The alarm of convergence
Alertmanager provides four methods for convergence:
- grouping
- Inhibition of
- silent
- Time delay
Group (group)
Group: Combines alerts of a similar nature into a single notification
- Advantage: Suppose you have a large number of alarms about MySQL, but you want to analyze the problem for different instances, so you can group different instances. Each alarm is divided into different instance groups, and each group finally synthesizes a message and sends it to the recipient. Therefore, the o&M personnel end up receiving one email after another, and each email is an alarm about an instance. In this way, the number of alarm messages is effectively reduced. Each email is an alarm about an instance, which helps O&M troubleshoot problems.
Example: Suppose MySQL A generates an alarm, another MySQL B hangs, and the monitoring system detects that the IO thread and SQL also hang. Each instance is assigned to A different group by ID. In the end, o&M will receive two alarm messages. One is about the high CPU usage of MySQL A. MySQL B has failed.
Group_by: [' alertName '] # group_wait: 10s # group_interval: 10s # ALARM sending interval REPEAT_interval: 1h # Interval for sending repeated alarmsCopy the code
Inhibition (inhibition)
Inhibition: After an alarm is generated, stop sending other alarms repeatedly to eliminate redundant alarms
- Advantage: If a host fails and the MySQL service is running on it, the sequence in which alarms generated by the host failure and MySQL failure are sent to the Alertmanager may be different, and the sequence in which alarms are received by O&M personnel may be different. If you receive an alarm indicating that the MySQL service is down first, you may go to another direction to rectify the fault. However, this is not the fundamental cause. Therefore, you can suppress the alarm indicating that the MySQL service is down on the host by suppressing the alarm. In this way, the redundant information can be eliminated and the essential cause of the failure can be found.
Example: Assume that MySQL server A is running MySQL services. When the server suddenly breaks down, both of these alarms are generated. However, you configure A suppression rule to suppress the MySQL alarm, and finally receive an alarm indicating that the server is down.
Severity: 'critical' Target_match: # Severity: 'warning' equal: severity: 'warning' equal: ['id', 'instance']Copy the code
Silence (silences)
Silences are simple mechanisms for silences at specific times
- Advantage: For example, if you have a bunch of alarms about MySQL instance 1, 2, and 3, you can set the alarm silence for this period of time, so that you can no longer receive alarms about this instance, but you can still receive alarms about other instances.
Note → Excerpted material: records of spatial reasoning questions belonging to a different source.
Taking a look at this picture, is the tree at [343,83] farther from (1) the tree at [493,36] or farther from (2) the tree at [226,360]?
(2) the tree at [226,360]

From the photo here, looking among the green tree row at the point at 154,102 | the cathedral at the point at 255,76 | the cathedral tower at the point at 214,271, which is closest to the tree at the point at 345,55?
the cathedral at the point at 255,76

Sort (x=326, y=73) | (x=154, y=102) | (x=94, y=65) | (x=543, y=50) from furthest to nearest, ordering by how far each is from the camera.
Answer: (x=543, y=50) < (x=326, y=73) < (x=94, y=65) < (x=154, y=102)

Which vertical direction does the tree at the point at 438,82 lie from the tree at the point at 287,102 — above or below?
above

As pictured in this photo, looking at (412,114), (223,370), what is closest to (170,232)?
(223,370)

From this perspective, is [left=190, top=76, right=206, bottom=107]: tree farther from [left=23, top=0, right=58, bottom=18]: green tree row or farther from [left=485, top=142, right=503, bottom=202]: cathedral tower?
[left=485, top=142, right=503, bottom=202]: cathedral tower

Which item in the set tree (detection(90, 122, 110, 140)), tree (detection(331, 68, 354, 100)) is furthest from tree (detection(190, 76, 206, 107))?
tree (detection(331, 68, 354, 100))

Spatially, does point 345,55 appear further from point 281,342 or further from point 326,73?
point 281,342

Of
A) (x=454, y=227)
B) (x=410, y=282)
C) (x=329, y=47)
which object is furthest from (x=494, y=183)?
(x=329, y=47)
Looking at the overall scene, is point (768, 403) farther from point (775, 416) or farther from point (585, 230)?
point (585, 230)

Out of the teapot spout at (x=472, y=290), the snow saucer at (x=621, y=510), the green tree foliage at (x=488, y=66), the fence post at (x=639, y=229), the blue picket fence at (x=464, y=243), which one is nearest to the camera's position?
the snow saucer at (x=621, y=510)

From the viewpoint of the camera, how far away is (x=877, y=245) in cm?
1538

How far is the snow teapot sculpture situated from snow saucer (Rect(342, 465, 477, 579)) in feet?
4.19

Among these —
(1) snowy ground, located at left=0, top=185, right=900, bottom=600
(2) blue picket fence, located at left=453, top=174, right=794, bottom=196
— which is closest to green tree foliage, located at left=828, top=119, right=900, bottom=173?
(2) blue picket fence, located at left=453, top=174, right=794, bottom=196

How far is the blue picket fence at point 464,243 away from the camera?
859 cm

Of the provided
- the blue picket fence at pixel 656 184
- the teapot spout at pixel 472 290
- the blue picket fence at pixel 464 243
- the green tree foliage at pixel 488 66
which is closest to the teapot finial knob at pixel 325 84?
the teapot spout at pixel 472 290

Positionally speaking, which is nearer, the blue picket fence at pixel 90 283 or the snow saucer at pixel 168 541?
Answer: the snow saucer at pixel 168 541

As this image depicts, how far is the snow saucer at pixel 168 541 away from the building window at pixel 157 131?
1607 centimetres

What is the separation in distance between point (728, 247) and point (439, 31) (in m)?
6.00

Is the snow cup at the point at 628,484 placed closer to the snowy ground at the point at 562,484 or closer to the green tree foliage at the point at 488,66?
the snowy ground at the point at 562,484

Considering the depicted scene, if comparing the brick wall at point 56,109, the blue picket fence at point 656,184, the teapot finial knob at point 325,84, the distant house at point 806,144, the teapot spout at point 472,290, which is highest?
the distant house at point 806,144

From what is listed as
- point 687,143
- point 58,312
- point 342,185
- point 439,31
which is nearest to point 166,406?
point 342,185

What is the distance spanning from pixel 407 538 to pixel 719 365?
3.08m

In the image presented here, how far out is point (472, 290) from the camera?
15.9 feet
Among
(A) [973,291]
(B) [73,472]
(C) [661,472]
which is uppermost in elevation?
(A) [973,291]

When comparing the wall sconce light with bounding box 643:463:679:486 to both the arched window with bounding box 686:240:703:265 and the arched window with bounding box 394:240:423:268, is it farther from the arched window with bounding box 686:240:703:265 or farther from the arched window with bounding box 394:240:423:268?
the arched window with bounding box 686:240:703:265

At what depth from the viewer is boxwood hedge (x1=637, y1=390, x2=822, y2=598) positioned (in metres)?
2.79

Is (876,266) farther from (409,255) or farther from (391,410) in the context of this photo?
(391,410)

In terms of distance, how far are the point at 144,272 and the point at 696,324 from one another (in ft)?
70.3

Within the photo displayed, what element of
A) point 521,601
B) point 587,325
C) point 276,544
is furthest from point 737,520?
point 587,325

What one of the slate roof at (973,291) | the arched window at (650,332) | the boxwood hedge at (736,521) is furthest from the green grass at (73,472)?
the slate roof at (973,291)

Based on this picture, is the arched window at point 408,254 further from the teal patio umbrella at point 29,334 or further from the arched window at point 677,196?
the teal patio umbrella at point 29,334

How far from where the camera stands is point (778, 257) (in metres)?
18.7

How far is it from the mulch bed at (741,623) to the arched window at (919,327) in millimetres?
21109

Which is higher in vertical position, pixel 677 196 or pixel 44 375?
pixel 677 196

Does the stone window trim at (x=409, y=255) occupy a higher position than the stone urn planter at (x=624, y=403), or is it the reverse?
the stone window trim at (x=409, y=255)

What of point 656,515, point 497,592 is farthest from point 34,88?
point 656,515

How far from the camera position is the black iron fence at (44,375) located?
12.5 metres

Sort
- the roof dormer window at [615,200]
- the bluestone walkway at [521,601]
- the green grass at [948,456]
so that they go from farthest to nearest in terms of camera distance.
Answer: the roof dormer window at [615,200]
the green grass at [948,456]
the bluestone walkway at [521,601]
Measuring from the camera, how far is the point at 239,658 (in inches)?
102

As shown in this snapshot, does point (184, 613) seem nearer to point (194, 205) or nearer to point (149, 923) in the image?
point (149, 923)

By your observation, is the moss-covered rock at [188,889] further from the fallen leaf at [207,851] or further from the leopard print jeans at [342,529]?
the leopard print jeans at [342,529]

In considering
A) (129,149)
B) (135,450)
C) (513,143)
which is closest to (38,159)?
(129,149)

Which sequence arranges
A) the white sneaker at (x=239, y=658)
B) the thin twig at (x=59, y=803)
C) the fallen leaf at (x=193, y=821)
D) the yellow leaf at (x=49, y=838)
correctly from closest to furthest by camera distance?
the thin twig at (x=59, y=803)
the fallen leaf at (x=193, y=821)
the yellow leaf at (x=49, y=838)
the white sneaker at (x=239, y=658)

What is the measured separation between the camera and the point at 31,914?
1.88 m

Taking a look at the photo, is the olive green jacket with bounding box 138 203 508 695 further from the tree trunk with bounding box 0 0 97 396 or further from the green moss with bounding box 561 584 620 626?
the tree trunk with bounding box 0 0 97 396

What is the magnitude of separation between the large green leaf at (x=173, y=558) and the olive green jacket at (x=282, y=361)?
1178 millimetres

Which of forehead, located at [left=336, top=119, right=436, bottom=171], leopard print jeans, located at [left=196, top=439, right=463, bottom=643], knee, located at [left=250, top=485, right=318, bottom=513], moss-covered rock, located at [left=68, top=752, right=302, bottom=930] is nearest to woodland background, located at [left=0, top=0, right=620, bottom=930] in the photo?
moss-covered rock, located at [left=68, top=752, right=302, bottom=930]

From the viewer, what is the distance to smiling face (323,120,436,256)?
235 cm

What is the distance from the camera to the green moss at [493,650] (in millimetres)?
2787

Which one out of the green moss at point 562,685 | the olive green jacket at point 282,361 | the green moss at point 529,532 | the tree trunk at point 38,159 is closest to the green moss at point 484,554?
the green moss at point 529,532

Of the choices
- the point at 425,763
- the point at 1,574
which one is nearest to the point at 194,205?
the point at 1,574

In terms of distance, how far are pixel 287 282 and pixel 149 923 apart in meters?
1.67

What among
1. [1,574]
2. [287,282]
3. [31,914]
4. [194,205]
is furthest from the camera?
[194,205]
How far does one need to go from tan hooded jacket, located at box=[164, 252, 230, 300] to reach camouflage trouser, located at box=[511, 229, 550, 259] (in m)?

In this way you can prevent the system from sending some expected alarms.
For example, if you want to run A batch task in MySQL A, this batch task consumes A lot of system resources and triggers these alarms. In addition, there is also A MySQL B server in your system, which provides external services. You do not want to silence its alarm. Therefore, you can configure A silence rule to silence MySQL A alarm, so that the alarm will not receive MySQL A, and other services will not be affected.
# Configure silence in Silence on the AlertManager webui. - Select Create Silence to create a new silence configuration. - Enter the silence period in start and end. - Name silence in name Example: (172.16.214.141:9100Copy the code
Delay time (Delay)
The system generates an alarm every minute when a fault occurs. Such alarm information is very frustrating. The first parameter provided by Alertmanager is the repeat interval, which can send repeated alarms at greater frequency, but only this parameter causes two problems.
- Problem 1: The first problem is that the alarm cannot be received in a timely manner. Assume that the current alarm is generated and the next alarm will be generated in an hour. However, the system generates an alarm within an hour. In this case, the alarm cannot be sent in time. So alertManager provides a second parameter, group inteval, to send the alarm in a timely manner.
- Fault 2: When a fault occurs, alarm conditions are met one by one and the alarm is sent to the Alertmanager in different order. Therefore, multiple messages may be received at the beginning. The Alertmanager provides a third parameter called group wait. After a group receives the first alarm message, it waits for group wait to collect the alarm generated when the fault occurs and send it as a message.